(EXERCISE INPUTS):
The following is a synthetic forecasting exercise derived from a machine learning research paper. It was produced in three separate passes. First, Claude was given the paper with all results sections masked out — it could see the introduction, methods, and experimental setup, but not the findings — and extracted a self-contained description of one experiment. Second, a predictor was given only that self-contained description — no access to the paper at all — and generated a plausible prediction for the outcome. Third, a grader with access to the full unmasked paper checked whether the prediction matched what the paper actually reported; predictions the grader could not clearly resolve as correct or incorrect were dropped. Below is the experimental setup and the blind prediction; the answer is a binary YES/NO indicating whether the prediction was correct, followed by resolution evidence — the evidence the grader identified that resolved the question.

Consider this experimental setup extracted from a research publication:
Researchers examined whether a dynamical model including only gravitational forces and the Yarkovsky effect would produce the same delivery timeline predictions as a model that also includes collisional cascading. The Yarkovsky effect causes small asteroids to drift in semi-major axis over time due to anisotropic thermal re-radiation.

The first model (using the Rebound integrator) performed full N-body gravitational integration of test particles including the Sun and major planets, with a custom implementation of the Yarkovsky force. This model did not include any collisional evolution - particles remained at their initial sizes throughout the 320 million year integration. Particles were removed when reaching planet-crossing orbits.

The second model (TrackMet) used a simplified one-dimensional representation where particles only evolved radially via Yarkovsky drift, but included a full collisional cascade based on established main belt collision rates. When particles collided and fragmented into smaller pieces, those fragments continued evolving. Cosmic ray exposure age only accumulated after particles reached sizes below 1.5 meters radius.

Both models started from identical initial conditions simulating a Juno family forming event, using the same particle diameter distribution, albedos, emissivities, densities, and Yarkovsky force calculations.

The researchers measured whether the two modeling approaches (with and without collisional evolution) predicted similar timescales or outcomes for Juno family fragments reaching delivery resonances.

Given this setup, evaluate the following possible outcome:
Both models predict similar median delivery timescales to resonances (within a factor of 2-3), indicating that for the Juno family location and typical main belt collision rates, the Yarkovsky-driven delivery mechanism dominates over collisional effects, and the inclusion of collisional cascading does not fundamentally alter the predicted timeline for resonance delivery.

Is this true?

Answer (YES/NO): NO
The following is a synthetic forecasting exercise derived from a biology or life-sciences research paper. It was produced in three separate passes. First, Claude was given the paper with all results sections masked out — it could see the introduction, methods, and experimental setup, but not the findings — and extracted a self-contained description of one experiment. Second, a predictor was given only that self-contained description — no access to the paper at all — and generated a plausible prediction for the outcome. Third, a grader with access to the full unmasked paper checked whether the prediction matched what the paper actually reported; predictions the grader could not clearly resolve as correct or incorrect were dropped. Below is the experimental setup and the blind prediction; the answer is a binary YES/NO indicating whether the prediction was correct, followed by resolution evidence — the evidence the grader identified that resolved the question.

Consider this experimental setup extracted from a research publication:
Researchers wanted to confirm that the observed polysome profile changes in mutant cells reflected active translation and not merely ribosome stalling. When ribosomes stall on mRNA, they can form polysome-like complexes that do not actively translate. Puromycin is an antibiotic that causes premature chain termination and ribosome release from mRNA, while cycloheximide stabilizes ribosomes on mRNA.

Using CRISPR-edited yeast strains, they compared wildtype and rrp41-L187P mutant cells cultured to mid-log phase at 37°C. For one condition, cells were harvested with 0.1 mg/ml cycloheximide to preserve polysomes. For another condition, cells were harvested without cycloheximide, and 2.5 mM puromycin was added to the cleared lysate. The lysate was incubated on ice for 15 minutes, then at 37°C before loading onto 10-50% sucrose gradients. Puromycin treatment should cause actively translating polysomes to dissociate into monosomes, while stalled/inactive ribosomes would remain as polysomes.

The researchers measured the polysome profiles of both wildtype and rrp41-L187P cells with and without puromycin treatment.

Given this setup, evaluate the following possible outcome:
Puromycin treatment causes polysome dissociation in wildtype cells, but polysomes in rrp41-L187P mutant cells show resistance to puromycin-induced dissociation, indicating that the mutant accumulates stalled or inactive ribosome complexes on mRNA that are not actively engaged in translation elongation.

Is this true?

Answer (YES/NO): NO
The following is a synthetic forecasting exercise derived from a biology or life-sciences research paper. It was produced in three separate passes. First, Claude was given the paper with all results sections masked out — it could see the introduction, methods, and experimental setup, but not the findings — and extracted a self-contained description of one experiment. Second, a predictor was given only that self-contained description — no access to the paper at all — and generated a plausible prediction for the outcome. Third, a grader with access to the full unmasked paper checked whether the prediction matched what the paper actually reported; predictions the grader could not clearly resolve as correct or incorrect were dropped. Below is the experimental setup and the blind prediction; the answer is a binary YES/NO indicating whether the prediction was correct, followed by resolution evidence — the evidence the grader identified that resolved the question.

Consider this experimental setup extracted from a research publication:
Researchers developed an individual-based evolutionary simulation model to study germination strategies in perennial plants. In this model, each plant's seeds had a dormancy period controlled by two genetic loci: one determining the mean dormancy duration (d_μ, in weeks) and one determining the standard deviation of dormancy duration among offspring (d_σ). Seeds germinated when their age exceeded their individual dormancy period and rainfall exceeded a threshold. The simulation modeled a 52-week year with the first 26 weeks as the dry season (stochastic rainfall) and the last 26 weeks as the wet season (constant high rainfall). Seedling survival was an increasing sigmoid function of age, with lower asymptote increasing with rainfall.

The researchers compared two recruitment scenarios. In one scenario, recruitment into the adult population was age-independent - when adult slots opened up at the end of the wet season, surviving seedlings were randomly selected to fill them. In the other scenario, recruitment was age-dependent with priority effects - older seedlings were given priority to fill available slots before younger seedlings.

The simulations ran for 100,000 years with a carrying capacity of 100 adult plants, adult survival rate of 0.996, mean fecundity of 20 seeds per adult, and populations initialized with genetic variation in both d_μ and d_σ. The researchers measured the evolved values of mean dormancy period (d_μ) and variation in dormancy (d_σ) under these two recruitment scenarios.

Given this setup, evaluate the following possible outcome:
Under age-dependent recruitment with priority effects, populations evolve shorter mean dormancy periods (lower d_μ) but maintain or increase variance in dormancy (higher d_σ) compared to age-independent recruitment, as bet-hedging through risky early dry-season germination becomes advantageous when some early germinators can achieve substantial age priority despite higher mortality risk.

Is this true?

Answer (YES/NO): YES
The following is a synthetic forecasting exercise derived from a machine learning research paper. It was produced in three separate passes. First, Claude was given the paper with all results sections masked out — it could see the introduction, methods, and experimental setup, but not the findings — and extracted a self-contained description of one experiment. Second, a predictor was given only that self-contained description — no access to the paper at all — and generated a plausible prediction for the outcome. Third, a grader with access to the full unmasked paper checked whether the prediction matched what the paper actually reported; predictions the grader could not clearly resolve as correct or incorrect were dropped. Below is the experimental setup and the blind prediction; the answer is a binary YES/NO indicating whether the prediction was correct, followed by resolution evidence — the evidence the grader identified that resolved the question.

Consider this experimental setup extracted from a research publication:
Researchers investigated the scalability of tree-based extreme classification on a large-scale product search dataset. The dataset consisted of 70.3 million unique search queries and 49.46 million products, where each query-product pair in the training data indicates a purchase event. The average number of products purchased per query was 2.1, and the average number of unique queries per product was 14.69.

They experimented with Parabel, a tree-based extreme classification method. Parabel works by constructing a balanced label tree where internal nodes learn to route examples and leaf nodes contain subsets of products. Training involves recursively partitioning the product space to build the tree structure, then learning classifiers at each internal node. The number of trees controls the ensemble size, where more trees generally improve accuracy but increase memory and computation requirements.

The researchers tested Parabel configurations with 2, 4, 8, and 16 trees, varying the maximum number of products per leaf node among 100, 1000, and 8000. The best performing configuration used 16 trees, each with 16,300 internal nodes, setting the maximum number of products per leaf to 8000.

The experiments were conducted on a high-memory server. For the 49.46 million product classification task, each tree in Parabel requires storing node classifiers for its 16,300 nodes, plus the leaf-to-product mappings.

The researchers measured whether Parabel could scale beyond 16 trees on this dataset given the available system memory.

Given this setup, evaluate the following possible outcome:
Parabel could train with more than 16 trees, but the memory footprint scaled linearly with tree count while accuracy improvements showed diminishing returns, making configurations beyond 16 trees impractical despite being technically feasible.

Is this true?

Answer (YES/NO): NO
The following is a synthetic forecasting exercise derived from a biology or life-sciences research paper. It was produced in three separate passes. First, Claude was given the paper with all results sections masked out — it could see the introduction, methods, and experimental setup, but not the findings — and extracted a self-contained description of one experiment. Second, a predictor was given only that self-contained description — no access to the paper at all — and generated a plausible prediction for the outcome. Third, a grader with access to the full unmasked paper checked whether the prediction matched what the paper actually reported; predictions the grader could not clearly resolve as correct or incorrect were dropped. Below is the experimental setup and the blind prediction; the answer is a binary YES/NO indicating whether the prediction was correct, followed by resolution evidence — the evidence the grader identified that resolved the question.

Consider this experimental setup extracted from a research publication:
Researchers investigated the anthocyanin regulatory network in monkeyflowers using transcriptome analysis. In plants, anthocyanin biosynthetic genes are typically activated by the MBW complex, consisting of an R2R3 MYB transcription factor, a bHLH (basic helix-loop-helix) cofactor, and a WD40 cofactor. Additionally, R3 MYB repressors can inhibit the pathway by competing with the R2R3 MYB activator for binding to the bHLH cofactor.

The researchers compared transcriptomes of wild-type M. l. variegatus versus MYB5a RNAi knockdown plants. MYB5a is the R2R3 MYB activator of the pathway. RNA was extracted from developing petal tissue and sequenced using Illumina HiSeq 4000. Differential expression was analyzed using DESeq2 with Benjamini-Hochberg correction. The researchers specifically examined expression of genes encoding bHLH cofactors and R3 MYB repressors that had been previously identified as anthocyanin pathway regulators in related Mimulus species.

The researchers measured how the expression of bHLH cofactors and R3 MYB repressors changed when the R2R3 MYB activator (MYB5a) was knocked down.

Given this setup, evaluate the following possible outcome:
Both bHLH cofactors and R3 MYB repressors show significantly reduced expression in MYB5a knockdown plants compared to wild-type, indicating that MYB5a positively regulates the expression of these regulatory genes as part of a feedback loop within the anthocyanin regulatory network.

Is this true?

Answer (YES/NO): YES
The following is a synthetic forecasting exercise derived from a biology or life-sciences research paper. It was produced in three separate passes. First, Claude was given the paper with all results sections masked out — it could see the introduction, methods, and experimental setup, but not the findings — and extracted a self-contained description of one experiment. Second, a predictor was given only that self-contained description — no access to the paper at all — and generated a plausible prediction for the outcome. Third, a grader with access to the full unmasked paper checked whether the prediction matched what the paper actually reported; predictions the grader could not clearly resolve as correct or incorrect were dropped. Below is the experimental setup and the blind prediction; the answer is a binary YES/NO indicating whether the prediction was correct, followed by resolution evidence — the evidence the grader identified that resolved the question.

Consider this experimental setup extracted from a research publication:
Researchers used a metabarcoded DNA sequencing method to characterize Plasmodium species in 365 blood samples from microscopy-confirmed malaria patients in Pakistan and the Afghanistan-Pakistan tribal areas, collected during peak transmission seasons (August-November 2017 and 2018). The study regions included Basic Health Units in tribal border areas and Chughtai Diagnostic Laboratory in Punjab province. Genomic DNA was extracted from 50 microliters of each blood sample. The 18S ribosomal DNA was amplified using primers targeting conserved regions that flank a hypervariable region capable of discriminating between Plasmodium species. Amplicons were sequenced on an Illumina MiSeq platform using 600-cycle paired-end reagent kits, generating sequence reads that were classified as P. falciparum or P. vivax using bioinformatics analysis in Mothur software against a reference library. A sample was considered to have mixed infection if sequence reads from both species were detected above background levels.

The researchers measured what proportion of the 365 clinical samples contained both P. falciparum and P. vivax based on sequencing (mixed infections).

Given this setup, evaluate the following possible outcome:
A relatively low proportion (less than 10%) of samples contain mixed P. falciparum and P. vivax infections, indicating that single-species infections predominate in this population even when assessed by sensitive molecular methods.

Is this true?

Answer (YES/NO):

(TASK DETAILS): Search the entries above for the string "expression". Copy each line in which it appears.

(EXERCISE RESULT):
The researchers compared transcriptomes of wild-type M. l. variegatus versus MYB5a RNAi knockdown plants. MYB5a is the R2R3 MYB activator of the pathway. RNA was extracted from developing petal tissue and sequenced using Illumina HiSeq 4000. Differential expression was analyzed using DESeq2 with Benjamini-Hochberg correction. The researchers specifically examined expression of genes encoding bHLH cofactors and R3 MYB repressors that had been previously identified as anthocyanin pathway regulators in related Mimulus species.
The researchers measured how the expression of bHLH cofactors and R3 MYB repressors changed when the R2R3 MYB activator (MYB5a) was knocked down.
Both bHLH cofactors and R3 MYB repressors show significantly reduced expression in MYB5a knockdown plants compared to wild-type, indicating that MYB5a positively regulates the expression of these regulatory genes as part of a feedback loop within the anthocyanin regulatory network.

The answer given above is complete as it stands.